The N.C. Coalition To Protect Patients—ostensibly a group of North Carolina physicians and lobbyists—set up a website sometime this year, criticizing Senate bills 106 and 107 for promoting unsafe practices. According to the website, "SB 106 lowers safety standards where they are needed most—during planned home births. Under current law, midwives can only practice with a nursing degree and with physician supervision. CPMs do not meet these minimum standards and are not licensed to practice in North Carolina."

As for Senate Bill 107, the coalition says, "This bill would protect from criminal prosecution midwives who deliver children independently and without the supervision of a trained physician. Midwives have very little training and no formal education requirements."

Jenny Cox, the legislative chair for the North Carolina affiliate of the American College of Nurse-Midwives, said this is not true. "One of the misnomers, and the NC Friends of Midwives are pointing this out left and right, people keep mistaking it as lay midwifery. Lay would imply that you are not trained, you've had no training to be a midwife."

Cox, a Certified Nurse-Midwife herself, does not take a position on Goolsby's bills, but she said there are two ways to receive CPM credentials. Schools of midwifery are accredited by the Midwifery Education Accreditation Council, she says, "and then there's something called the portfolio evaluation process, essentially what people refer to as an apprenticeship. So even if you apprentice, you're not a lay person. But [some people], that's what they think."

The American College of Nurse-Midwives will file its own bill to eliminate the requirement of a physician's supervision for practicing Certified Nurse-Midwives. They deem the supervisory agreement an unnecessary barrier to their practice which, according to Miller, "inappropriately exposes the signing physician to vicarious liability for the actions of another professional."

Trepiccione, whose CPM license was granted in Virginia, became a childbirth instructor in 1989. She apprenticed over four years with two midwives. After taking the American Midwifery Certification Board exams in 1997, she registered with the North American Registry of Midwives and has to recertify as a CPM every three to five years. Trepiccione has 10 children, seven of which she had at home. "It was a conviction for us, it was not a preference," she says of her homebirths. "It was a solid, spiritual decision. Some people are just cut out for this."

Trepiccione estimates that she has delivered hundreds of babies over the course of her career, including two of her grandchildren. If these bills become law, Trepiccione wants to open her own practice where she would provide expectant mothers the full range of maternity care, including pre- and post-partum services, homebirths and physician consultation and referrals.

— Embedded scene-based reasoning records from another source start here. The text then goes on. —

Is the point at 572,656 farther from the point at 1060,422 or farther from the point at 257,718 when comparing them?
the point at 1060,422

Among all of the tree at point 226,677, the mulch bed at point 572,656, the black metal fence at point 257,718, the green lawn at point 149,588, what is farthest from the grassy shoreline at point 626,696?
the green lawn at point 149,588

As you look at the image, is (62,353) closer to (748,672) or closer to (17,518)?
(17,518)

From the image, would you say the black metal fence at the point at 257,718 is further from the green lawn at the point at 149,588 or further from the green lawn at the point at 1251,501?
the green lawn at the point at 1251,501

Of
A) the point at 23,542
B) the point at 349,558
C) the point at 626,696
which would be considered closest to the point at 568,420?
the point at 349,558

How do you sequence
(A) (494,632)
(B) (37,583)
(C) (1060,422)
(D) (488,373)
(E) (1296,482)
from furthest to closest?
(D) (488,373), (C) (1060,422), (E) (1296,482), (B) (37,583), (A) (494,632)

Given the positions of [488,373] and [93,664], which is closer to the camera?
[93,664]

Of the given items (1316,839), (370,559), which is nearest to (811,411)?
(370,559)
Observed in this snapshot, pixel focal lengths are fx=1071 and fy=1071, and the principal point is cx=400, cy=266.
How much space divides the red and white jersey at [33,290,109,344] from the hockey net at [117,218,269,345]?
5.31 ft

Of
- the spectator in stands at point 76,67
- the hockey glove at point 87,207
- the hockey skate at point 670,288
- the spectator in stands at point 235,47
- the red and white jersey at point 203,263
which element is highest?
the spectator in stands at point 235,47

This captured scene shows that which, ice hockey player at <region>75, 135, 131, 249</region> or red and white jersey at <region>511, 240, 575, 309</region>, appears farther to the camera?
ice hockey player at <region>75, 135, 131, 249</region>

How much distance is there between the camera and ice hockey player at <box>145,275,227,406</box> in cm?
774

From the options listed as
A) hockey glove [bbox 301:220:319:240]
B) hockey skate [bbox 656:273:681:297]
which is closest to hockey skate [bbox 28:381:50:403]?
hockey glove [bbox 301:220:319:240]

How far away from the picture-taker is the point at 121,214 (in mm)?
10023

"Women are demanding this service," she says. "It's proven to be a safe alternative to giving birth at the hospital. We think maybe, finally, having a homebirth dad in the Senate will be what's gonna do it. It's finally gotten big. It's widespread enough that it's accepted. Reasonable, educated people do it. It's a natural, low-tech, touchy-feely alternative."

Correction: Certified-Nurse Midwives can practice legally in all 50 states. In six states, North Carolina included, CNMs must practice under the supervision of a physician.

This article appeared in print with the headline "Birth of a movement."